Confirmed.
Question
From: Berg, Karen E. <KBERG@ftc.gov>
Sent: Friday, May 21, 2021 2:51:53 PM (UTC-05:00) Eastern Time (US & Canada)
To: [Redacted]
Cc: [Redacted]
Subject: RE: Question regarding control
Confirmed.
From: [Redacted]
Sent: Friday, May 21, 2021 12:28:28 PM (UTC-05:00) Eastern Time (US & Canada)
To: [Redacted]
Cc: [Redacted]
Subject: Question regarding control
We would appreciate your confirmation that the transaction described below is exempt pursuant to 802.51(b) because none of the Purchasers – all of whom are Foreign Issuers -- will acquire control of Foreign Issuer X:
- Foreign Issuer X is a Luxembourg incorporated entity.
- The transaction involves the acquisition by Purchasers – Foreign Issuers A-E – combined of 66% of Foreign Issuer X’s voting securities.
- Each of the Purchasers is (a) incorporated outside the United States, (b) its own Ultimate Parent Entity, and (c) an associate of a UK headquartered private debt manager.
- No Purchaser will hold 50% or more of Foreign Issuer X’s voting securities.
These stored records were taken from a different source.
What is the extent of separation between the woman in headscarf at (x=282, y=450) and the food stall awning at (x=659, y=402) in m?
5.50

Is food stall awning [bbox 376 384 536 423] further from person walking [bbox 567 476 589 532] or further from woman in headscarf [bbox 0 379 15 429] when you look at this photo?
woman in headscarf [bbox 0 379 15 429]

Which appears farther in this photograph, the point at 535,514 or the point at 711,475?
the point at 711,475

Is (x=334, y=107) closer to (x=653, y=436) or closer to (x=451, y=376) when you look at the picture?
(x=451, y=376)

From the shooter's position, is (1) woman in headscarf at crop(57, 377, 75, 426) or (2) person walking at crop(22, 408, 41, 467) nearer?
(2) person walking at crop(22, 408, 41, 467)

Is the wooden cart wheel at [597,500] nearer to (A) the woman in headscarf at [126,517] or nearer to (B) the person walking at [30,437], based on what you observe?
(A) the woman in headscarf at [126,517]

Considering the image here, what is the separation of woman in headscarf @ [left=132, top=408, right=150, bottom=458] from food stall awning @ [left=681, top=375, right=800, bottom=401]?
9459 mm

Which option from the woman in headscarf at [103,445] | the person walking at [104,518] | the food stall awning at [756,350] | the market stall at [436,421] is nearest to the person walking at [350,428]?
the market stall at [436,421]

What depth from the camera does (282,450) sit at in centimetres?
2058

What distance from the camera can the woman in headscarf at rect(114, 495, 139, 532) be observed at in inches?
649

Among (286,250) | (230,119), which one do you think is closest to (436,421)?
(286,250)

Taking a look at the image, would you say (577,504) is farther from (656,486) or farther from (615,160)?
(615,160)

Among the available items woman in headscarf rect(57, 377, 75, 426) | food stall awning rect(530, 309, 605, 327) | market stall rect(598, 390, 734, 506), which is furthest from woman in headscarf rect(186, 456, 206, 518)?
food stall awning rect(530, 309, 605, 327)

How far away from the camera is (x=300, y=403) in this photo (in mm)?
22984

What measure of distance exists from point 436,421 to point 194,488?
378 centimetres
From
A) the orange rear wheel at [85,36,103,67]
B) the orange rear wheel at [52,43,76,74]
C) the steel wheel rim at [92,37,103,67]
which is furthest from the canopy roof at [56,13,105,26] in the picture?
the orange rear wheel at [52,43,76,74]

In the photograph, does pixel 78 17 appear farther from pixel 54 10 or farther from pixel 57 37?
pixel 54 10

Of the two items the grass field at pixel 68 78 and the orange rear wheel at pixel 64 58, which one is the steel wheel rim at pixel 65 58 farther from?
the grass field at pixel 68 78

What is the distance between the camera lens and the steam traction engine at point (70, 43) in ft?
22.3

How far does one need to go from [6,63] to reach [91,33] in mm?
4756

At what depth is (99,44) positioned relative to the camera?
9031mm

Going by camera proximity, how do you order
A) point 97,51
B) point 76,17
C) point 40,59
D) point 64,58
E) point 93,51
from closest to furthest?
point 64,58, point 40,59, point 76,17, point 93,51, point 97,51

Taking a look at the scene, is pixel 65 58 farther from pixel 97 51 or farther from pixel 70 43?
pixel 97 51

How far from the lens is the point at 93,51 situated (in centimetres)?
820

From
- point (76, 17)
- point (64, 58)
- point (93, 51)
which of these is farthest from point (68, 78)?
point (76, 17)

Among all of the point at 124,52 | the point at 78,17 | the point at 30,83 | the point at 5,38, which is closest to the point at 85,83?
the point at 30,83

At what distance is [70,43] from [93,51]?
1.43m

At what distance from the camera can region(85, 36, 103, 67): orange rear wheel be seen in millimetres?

- A Shareholders Agreement provides that the Purchasers’ Group (defined to include the Purchasers collectively) is entitled to appoint 2 of the 3 members of the board of Foreign Issuer X. Because the Shareholders Agreement does not provide that any of Foreign Issuers A, B, C, D or E has the right to appoint 2 of the 3 board members, none of Foreign Issuers A, B, C, D, or E has the right to appoint 50% or more of the board so none is acquiring control. This is true regardless of the fact that Foreign Issuers A, B, C, D, and E are all ultimately managed by Management LuxCo and ultimately advised by Jersey General Partner.